2.3. The $1M MVP: Focused Pillars for Political Certainty and Rapid Impact (12-Month Demonstrator)
The MVP is designed to deliver high-impact, decision-relevant outputs within a lean $1,000,000 budget. It focuses on a limited number of pilot countries (2–3) and prioritizes tangible results over large-scale infrastructure. The Hub operates through three tightly integrated pillars and a cross-cutting coordination function. Together, they form a single decision-support system that connects financing, operations, and accountability into a coherent, usable mechanism for governments and partners.

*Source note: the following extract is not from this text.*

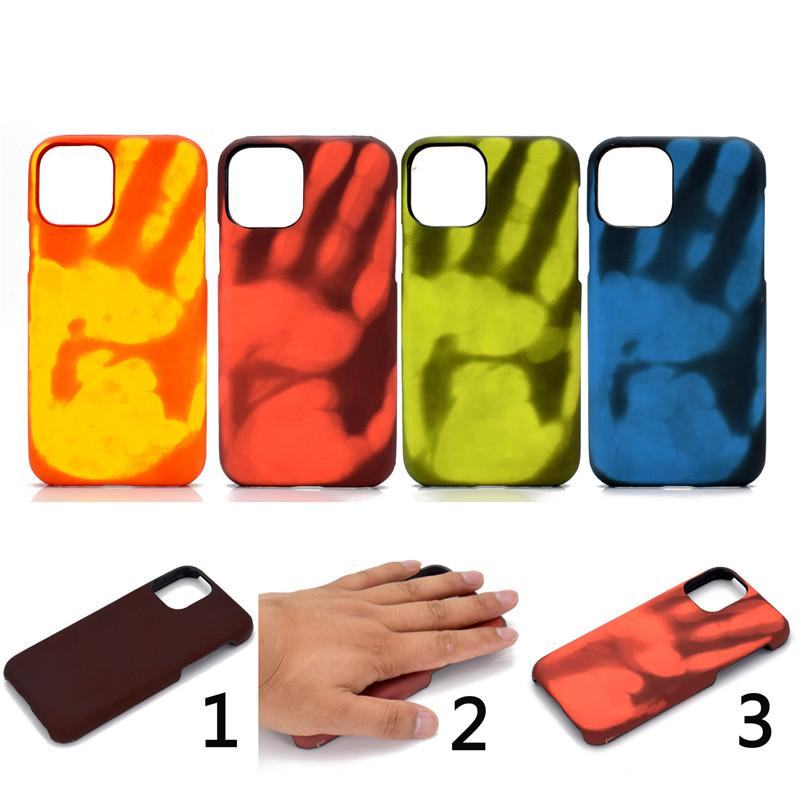 Case For Iphone 11 Pro Max Funny Thermal Sensor Cover For Iphone Xr Xs 8 7  Plus Fashion Physical Thermal Discoloration Shell Cell Phone Cases Cheap  Custom Leather Cell Phone Cases From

3. THE INVESTMENT THESIS: HIGH-LEVERAGE, RAPID IMPACT FOR NATIONAL DONORS
This $1,000,000 MVP offers national donors a high-leverage investment in a practical, results-oriented model that delivers tangible outputs within 12 months. The Hub is designed to improve how financing decisions are made, how health systems are monitored and coordinated, and how accountability is ensured. The model focuses on a limited number of pilot countries and a defined set of decision-support outputs that can be demonstrated, validated, and scaled. It directly supports governments, parliaments, and partners in navigating the transition toward more domestically financed and operationally resilient health systems.
3.1. Pillar 1: Budget and Policy Intelligence – Improving Financing Decisions
This pillar addresses a core structural gap in the region: the lack of clear, actionable insight into how health resources are allocated, and how policy decisions translate into financial commitments. It supports governments in aligning spending with disease burden, system needs, and fiscal realities. By building on the established Global TB Caucus network, the Hub leverages existing political relationships to ensure that financial and policy analysis is directly connected to decision-making processes, rather than remaining purely technical [4].
Why it's investable for national donors: This pillar strengthens national capacity to manage and optimize domestic health financing. It helps governments reduce inefficiencies, prioritize high-impact interventions, and make more realistic policy commitments in the context of donor transition. By linking financial analysis to parliamentary processes, it increases the likelihood that evidence is translated into actual budget decisions.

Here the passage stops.